Sihirli cümleleri telaffuz etmek için ayarlamanız gerekir. Dediğim gibi mekanik olarak yapamazsın. Sürece bir ruhla yaklaşmak önemlidir, kaçak değil. Mesela, şimdi bir kağıt parçası üzerinde üç dakika boyunca tekrar edeceğim ve her şey yoluna girecek. En zor iş içeride olur. Sözcüklerin sihirli olması için bu sihirle suçlanmaları gerekir. Ve çocuklarımızın ihtiyaç duyduğu sorumluluk kalbimizdedir.

Bazen bu kadar basit sözler söyleyebilmek için önce anne babana benzer bir şeyi (kalbinde) söylemen gerekir. İlk seanslarda uyuyan bir bebek için ağlayan kızlar tanıyorum. Kendi çocukluk acımdan. Ama sihir sihirdir çünkü iyileştirir. Anne kalplerimiz dahil.
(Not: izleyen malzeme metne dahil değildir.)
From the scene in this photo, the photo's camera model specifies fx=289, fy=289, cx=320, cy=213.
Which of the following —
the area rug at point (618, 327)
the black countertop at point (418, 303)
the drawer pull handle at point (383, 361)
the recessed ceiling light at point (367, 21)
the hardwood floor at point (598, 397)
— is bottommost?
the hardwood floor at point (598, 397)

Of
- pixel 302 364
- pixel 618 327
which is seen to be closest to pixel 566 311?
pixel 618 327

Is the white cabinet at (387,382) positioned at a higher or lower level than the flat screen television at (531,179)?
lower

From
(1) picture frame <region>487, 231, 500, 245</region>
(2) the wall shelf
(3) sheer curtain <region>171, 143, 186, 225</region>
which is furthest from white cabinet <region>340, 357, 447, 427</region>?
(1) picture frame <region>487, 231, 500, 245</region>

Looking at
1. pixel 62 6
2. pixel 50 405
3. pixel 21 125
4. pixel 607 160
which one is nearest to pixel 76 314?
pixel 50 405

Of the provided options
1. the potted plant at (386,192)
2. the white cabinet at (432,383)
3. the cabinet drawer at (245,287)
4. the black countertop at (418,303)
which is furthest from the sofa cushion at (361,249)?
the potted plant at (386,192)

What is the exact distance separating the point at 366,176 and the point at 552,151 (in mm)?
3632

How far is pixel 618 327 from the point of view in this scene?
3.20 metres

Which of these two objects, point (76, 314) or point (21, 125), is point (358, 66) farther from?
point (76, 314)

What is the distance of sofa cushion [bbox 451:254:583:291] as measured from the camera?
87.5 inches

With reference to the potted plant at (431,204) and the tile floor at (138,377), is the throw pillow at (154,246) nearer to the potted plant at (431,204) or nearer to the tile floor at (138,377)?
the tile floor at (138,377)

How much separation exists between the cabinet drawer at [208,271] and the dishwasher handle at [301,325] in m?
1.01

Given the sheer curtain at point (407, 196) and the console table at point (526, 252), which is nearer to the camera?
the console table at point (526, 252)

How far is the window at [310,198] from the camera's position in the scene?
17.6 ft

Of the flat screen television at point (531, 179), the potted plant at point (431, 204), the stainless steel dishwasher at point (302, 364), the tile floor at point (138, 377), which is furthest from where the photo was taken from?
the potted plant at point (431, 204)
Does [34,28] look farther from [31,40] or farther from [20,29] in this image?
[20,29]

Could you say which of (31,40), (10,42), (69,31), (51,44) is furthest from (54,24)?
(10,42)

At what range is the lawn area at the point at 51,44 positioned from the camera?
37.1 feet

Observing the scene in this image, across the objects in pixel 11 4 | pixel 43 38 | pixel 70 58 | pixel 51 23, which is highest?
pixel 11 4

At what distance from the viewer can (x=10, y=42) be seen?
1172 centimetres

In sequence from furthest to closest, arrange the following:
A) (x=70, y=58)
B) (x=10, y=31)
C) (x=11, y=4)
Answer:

Seans uzun olmamalıdır. Sadece üç ila beş dakika. Ama çok duygusal olarak yoğun beş dakika. Bunu düzenli ve azar azar yapmak önemlidir. Küçük adımlarla. Haftada bir kez üç saatlik sevgiyi fısıldamaya çalışmak yerine. Her gün birkaç kez yemek yiyoruz ve bunu sadece Pazar günleri yapmıyoruz, değil mi?

Ayrıca gün içinde, saatler arasında, sebepsiz yere bu tür cümleleri söylemeyi unutmayın. Yanından geçtiysen onlara böyle sarıl. Yan yana oturan başın arkasını şapırdatın. Bu, çocukların bir ömür boyu hatırlayacağı bir şeydir. Ve büyük olasılıkla, hatırlayacakları şey bu.

Bir annenin sözlerinin gücünü hafife almayın. Bunu kabul etmek için, otuz, kırk yıl sonra şimdi annenizin hangi sözlerini hatırladığınızı hatırlayın. Ve hangileri sizin için önemliydi.

Bu sihir her zaman elinizin altında, paraya mal olmuyor, bunun için özel bir şeye ihtiyacınız yok. Bebeğinizin tatlı bir şekilde burnunu çekmesini bekleyin ve kulağına önemli bir şey fısıldayın.

"Seni seviyorum. Seninle gurur duyuyorum. Sen benim ve babam için en iyi oğulsun"

Sevgi dolu bir annenin yüreği tarafından söylenen bu tür sözlerden daha basit ve daha büyülü ne olabilir?